What is the fastest way to retrieve header names from excel files using pandas-CodePudding

I have a big size excel files that I'm organizing the column names into a unique list. The code below works, but it takes ~9 minutes! Does anyone have suggestions for speeding it up?

import pandas as pd
import os
get_col = list(pd.read_excel("E:\DATA\dbo.xlsx",nrows=1, engine='openpyxl').columns)
print(get_col)

CodePudding user response：

Using pandas to extract just the column names of a large excel file is very inefficient. You can use openpyxl for this:

from openpyxl import load_workbook

wb = load_workbook("E:\DATA\dbo.xlsx", read_only=True)

columns = {}

for sheet in worksheets:
    for value in sheet.iter_rows(min_row=1, max_row=1, values_only=True):
        columns = value

Assuming you only have one sheet, you will get a tuple of column names here.
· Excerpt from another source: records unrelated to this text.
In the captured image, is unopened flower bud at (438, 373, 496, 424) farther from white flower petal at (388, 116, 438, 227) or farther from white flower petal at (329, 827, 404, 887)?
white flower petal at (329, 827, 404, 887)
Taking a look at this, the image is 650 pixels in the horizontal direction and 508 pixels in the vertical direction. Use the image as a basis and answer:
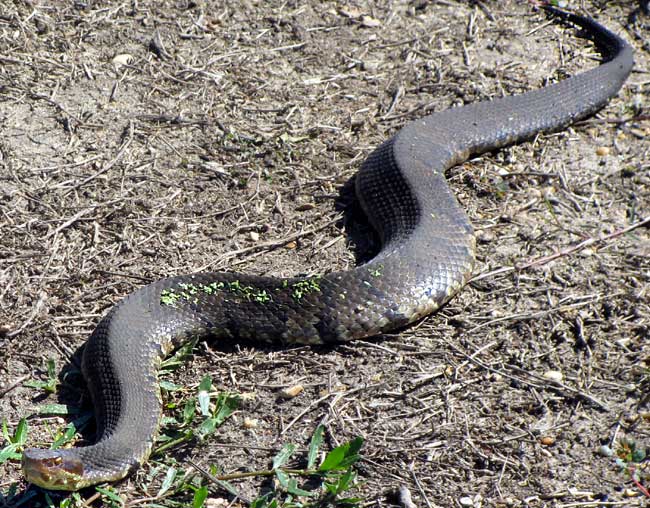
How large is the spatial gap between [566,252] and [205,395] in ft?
9.83

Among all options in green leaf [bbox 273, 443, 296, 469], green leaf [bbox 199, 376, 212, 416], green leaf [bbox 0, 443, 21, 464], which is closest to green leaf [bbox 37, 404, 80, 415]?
green leaf [bbox 0, 443, 21, 464]

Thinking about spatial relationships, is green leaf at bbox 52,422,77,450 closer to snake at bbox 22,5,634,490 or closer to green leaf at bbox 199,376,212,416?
snake at bbox 22,5,634,490

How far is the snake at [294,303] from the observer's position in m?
4.68

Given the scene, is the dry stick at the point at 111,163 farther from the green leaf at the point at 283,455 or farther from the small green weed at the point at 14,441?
the green leaf at the point at 283,455

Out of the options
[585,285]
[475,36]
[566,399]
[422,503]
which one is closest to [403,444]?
[422,503]

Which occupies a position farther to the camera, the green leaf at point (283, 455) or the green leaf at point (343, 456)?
the green leaf at point (283, 455)

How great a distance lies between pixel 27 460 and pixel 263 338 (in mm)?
1809

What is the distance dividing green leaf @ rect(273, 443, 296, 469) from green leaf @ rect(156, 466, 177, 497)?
57 cm

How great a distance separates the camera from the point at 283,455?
466 cm

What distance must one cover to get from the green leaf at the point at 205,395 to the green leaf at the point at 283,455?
1.75ft

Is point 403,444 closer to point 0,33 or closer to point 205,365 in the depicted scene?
point 205,365

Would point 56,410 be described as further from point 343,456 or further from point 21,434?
point 343,456

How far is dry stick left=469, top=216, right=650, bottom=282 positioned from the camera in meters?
6.06

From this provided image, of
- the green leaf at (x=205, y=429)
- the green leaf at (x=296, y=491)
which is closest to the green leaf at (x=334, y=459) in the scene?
the green leaf at (x=296, y=491)
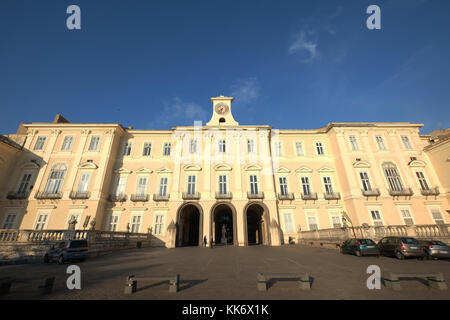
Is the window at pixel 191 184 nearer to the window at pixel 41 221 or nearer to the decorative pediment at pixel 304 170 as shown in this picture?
the decorative pediment at pixel 304 170

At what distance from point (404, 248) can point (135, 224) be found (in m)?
24.6

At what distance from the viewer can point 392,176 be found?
23.9 metres

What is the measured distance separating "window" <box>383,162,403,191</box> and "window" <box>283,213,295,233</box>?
13.2m

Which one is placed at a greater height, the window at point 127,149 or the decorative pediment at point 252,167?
the window at point 127,149

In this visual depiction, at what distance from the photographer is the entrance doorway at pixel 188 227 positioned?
74.7ft

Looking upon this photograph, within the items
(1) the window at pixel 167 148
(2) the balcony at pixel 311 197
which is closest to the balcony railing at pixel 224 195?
(2) the balcony at pixel 311 197

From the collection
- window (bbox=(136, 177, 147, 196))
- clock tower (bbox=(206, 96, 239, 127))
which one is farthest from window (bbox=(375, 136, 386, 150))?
window (bbox=(136, 177, 147, 196))

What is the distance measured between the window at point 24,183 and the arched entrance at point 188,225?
1873 centimetres

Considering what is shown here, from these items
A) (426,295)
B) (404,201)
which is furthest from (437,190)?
(426,295)

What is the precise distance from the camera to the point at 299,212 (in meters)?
23.4

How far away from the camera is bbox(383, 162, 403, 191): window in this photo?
76.5ft

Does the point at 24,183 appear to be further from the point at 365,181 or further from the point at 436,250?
Result: the point at 365,181

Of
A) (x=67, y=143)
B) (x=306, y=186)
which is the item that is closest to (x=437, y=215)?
(x=306, y=186)

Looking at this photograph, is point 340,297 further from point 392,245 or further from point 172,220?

CodePudding user response：

If you want faster reading, then I suggest you use other type files. Excel, while convenient and fast are binary files, therefore for pandas to be able to read it and correctly parse it must use the full file. Using nrows or skipfooter to work with less data with only happen after the full data is loaded and therefore shouldn't really affect the waiting time. On the opposite, when working with a .csv() file, given its type and that there is no significant metadata, you can just extract the first rows of it as an interable using the chunksize parameter in pd.read_csv().

Other than that, using list() with a dataframe as value, returns a list of the columns already. So my only suggestion for the code you use is:

get_col = list(pd.read_excel("E:\DATA\dbo.xlsx",nrows=1, engine='openpyxl'))

The stronger suggestion is to change datatype if you specifically want to address this issue.